How Many Reasons Are There for People to Be Deceived by Empty Visions and Dreams?

Regarding the involvement of demons in monastic dreams, St. John Climacus reflects on this matter as follows:

“When we, leaving our homes and relatives for the sake of the Lord, dedicate ourselves to a life of solitude out of love for God, the demons try to disturb us with dreams, showing us our relatives grieving, dying, or suffering trials because of us. Therefore, the one who believes in dreams is like a person chasing his own shadow, trying to catch it.”

The demons of vanity become prophets in dreams. In their cunning and deceit, they observe certain signs and conclude what will happen, then reveal it to us beforehand so that we may marvel when the dreams come true in reality, and begin to think highly of ourselves—as if we are already close to the gift of foresight. Such a person often becomes a prophet in the eyes of those who believe in demons. For those who despise demons, he is always a liar. Being a spirit, the demon sees what happens in the air. Noticing, for example, that someone is dying, he foretells the event in a dream to the weak-hearted. However, demons know nothing of the future by foreknowledge. After all, even doctors are able to predict death!

Often, demons transform themselves into angels of light and take on the appearance of martyrs, showing us in dreams that we approach them. When we wake up, they fill us with joy and pride. This serves as a sign that we have been deceived. For when angels appear, they depict eternal torments, the Terrible Judgment, and the expulsion from the Kingdom of God, and those who wake up from such a dream are filled with trembling and contrition.

If we begin to obey them in dreams, the demons will mock us even while awake. A person who believes in dreams is completely inexperienced. Wise is the one who does not believe them at all. Believe only in those dreams that reveal eternal torments and the Terrible Judgment to you. But if they lead you to despair, then they too are from demons.

St. John Cassian tells of a monk from Mesopotamia who led a very solitary and ascetic life but perished because of the deception of demonic dreams. Seeing that the monk paid little attention to his spiritual perfection and was entirely devoted to bodily asceticism, valuing his own effort and attributing merit to it, demons began to show him dreams that, by their cunning, came true. When the monk became firm in his belief in his dreams and in himself, the devil, in a magnificent vision, showed him the Jews enjoying heavenly bliss and the Christians suffering in hellish torments. The demon—naturally in the guise of an angel or one of the Old Testament righteous—advised the monk to embrace Judaism so that he might partake in the bliss of the Jews, which the monk, without the slightest hesitation, did. This account is more than sufficient to explain to our beloved brothers how foolish it is to believe in dreams and what terrible harm can arise from such belief. When we pay attention to dreams, faith in them subtly infiltrates the soul, and therefore it is strictly forbidden to pay attention to them.

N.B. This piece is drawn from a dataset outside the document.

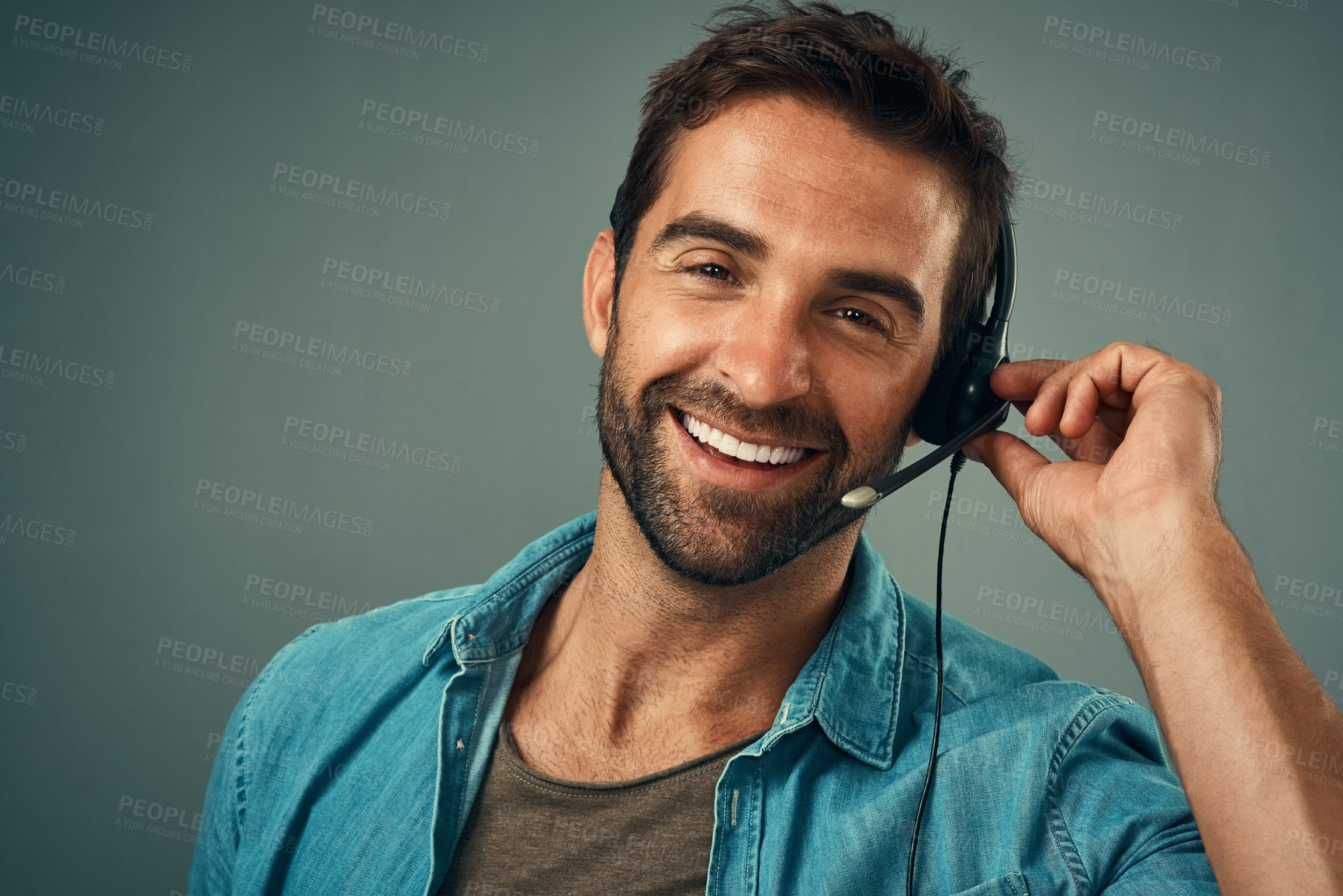 Buy stock photo Happy man, headphones and portrait of call center consultant against a grey studio background. Face of friendly male consulting agent with smile and headset in contact us for help or online advice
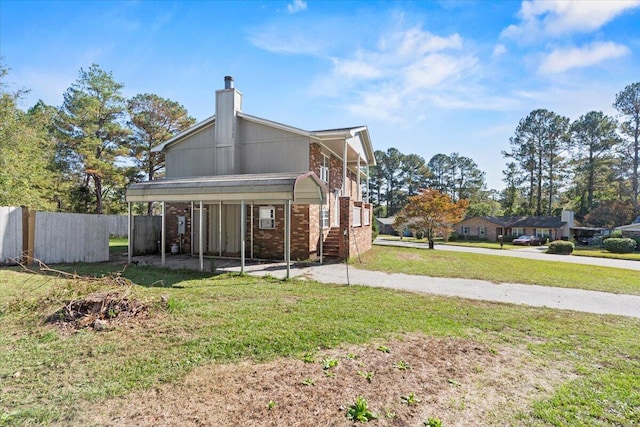 rear view of property with a lawn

The nature, renewed by the Holy Spirit, is guided by entirely different laws than the nature that has fallen and remains entrenched in its fall. The Holy Spirit guides the renewed man. “They are enlightened by the grace of the Divine Spirit,” says St. Macarius of Egypt, “and it dwells in the depths of their mind: for such people, the Lord is like their very soul.” Both in wakefulness and in sleep, they remain in the Lord, apart from sin, beyond earthly and bodily thoughts and imaginations. Their thoughts and dreams, which during sleep are not under the control of human reason and will, and which in others operate unconsciously according to the demands of nature, are in them guided by the Spirit, so the dreams of such people have spiritual significance. Thus, the righteous Joseph was taught in a dream about the mystery of the Incarnation of the Logos; in a dream, he was commanded to flee to Egypt and then to return from there (Matthew 1-2). The dreams sent by God possess an unshakeable conviction. This conviction is understandable and comprehensible to God’s Saints, but it is unattainable for those who are still engaged in the struggle with passions.

When you lie down to sleep, you should remember death, whose image is the temporary sleep, and renouncing all thoughts and imaginations, fall asleep with the Jesus Prayer on your lips.